We live in times of great – and mostly self-inflicted – turmoil.

Violent conflicts and outright war. Constant revelations of gross injustice – social, economic, racial, gender-based – stretching back over decades, centuries or even millennia. Political leaders who noisily promise much and quietly deliver little. Corporate leaders who relentlessly parrot the idea that their sole loyalty is to their shareholders.

Overarching this is a growing mountain of evidence that humans have radically disrupted the Earth’s systems – each others’ lives – especially in the industrial world. While seeking our own individual goals we have ignored or dismissed, until recent decades, the harms we have been inflicting on our planetary home and on one another.

Now, those harms are coming back to bite us: extreme weather events, unbearable heat, all-pervasive pollution, disappearing plants and animals, displaced and destroyed human lives and entire communities.

We face, therefore, an imperative for transformational change – change much more than a shift in fashion or political loyalties or a move to a new job or community. We now must see ourselves not as a dominant or superior life form on Planet Earth, but as beings embedded in, and utterly dependent on, a vast collection of other living communities.

We must accept our over-riding responsibility to co-create a good home for all people and all life forms, not just for ourselves.

Indigenous peoples everywhere have been trying to tell us this for a very long time; they have been at the forefront of the Rights of Nature and social justice movements in Canada and around the world, while we non-Indigenous have been busy obliterating plants and animals for our own power, pleasure and profit.

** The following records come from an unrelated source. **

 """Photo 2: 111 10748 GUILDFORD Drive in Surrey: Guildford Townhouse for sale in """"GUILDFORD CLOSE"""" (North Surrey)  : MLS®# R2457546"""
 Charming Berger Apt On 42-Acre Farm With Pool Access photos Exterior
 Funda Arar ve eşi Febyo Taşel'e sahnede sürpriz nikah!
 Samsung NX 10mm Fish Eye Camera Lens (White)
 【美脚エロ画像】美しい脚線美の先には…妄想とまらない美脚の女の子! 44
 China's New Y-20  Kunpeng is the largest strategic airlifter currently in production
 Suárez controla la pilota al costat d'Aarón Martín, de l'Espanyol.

Western science itself gives us ample grounds for humility, revealing that the Earth, formed 4.6 billion years ago, rotates around one star among the estimated 200 billion that form our galaxy, which we call the Milky Way, in a universe formed 13.8 billion years ago, containing 20 billion trillion stars and measuring 94 billion light years across.

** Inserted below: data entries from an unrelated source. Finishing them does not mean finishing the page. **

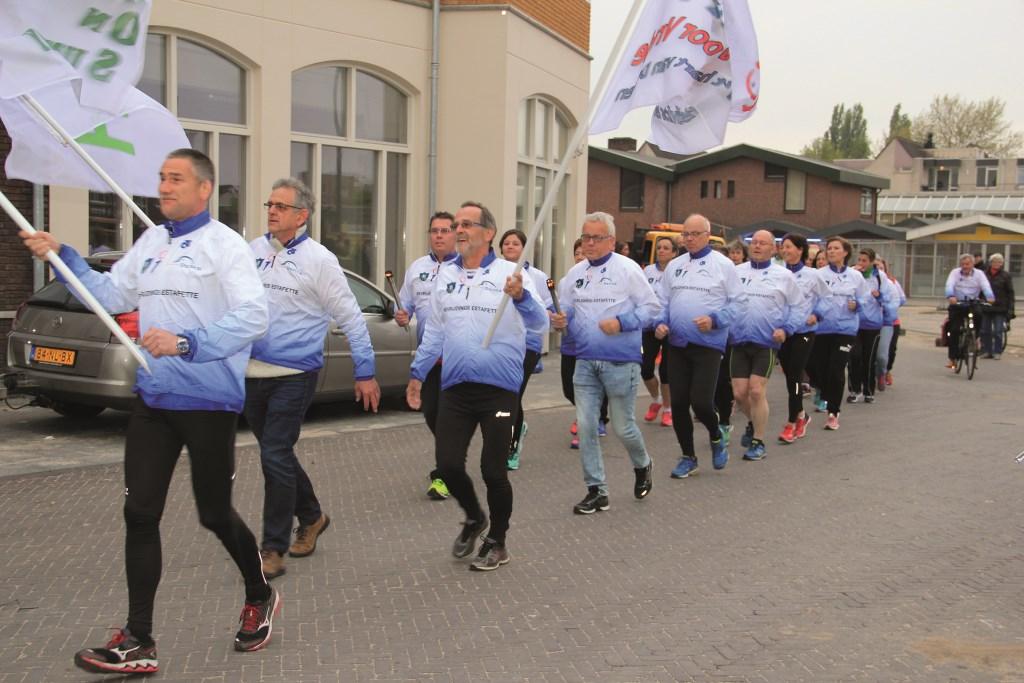Zaterdag arriveert rond 19.00 uur hardloopgroep FROS met het vredesvuur op het Remigiusplein.
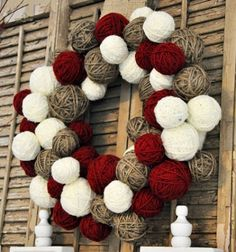 ❤ Yarn ball christmas wreath - Mindy ❤ This is a gorgeous christmas wreath made from newspaper and a little yarn. Brilliant christmas craft idea and oh so easy to make! (And also cheap, because you don't need to use full yarn balls!)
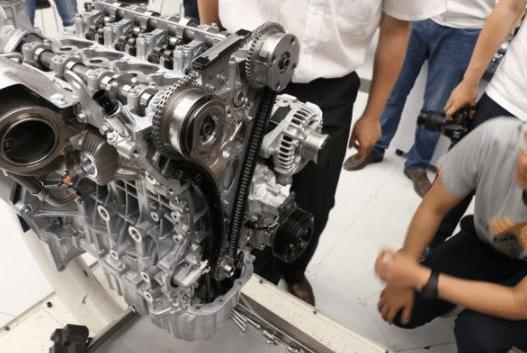 发动机原理大家都懂,为啥国产发动机那么差劲?内行人说出了答案
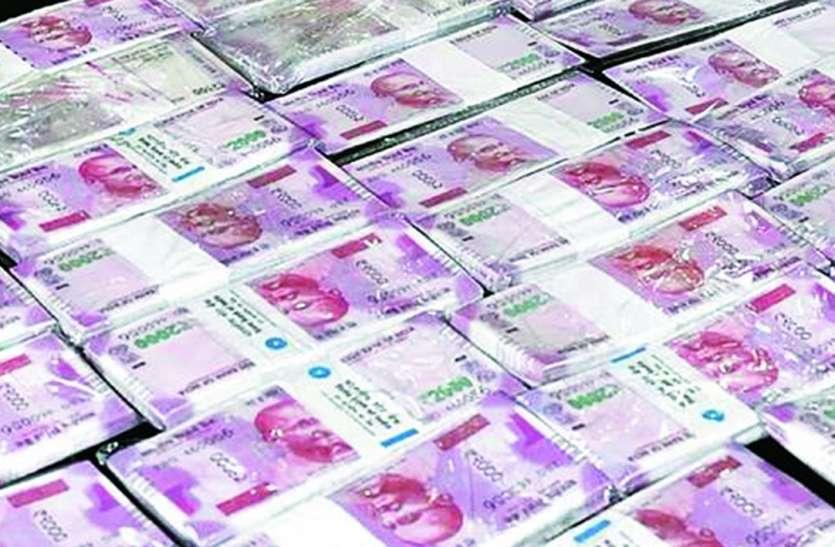 नकली नोट चलाते युवक को दुकानदारों ने पकड़ा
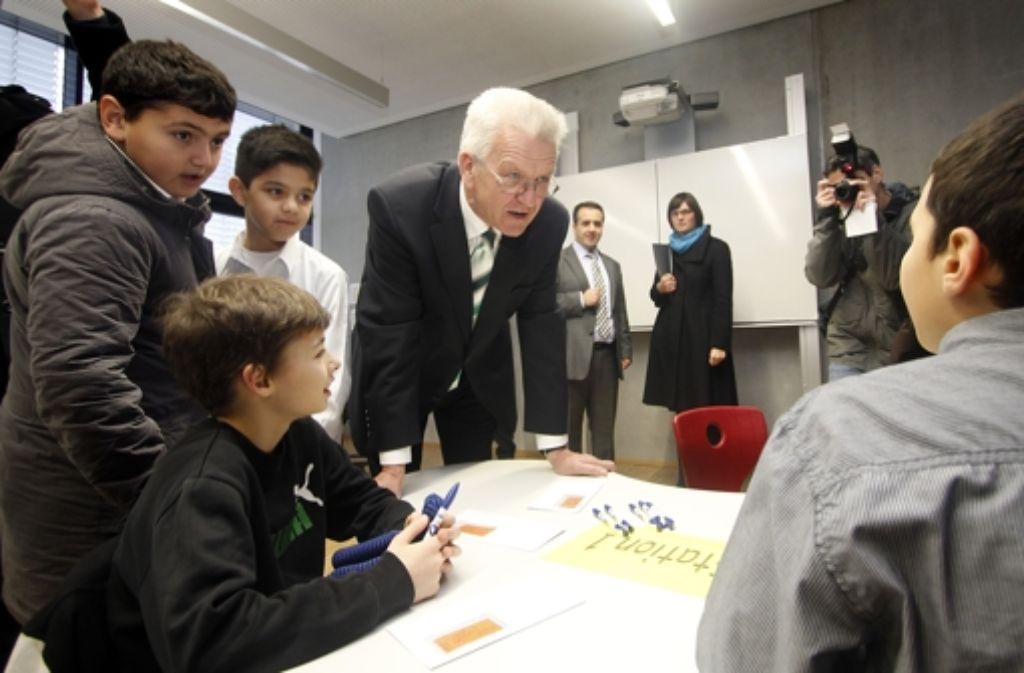 Ministerpräsident Kretschmann beim Besuch einer als Gülen-nah geltenden Schule. Foto: FACTUM-WEISE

We live on a planet that is simply a tiny, beneficent school for the expansion of our real-time moral and ethical consciousness.

What I hope to share in this column is evidence for a fundamental notion: that everything we do in our lives must be based on sharing with one another and with all the living things around us.

Planet Earth will survive us, if we fail to change our ways. Gaia will move on. But descendants will bear the painful burdens of our failure, and will look back on our unwitting narcissism with anger and despair.

On the other hand, if we embrace our critical responsibility, and follow both Western science and the paths laid out for us by our Indigenous ancestors around the world, then I believe we will be honoured as the wise generation that woke up in time, and led humanity away from the dangerous cliff of our own making.   

And then there will be rejoicing, for one and all,  down through the ages.

Warren Bell is a long-time family physician in Salmon Arm with a consuming interest and involvement in community and global affairs.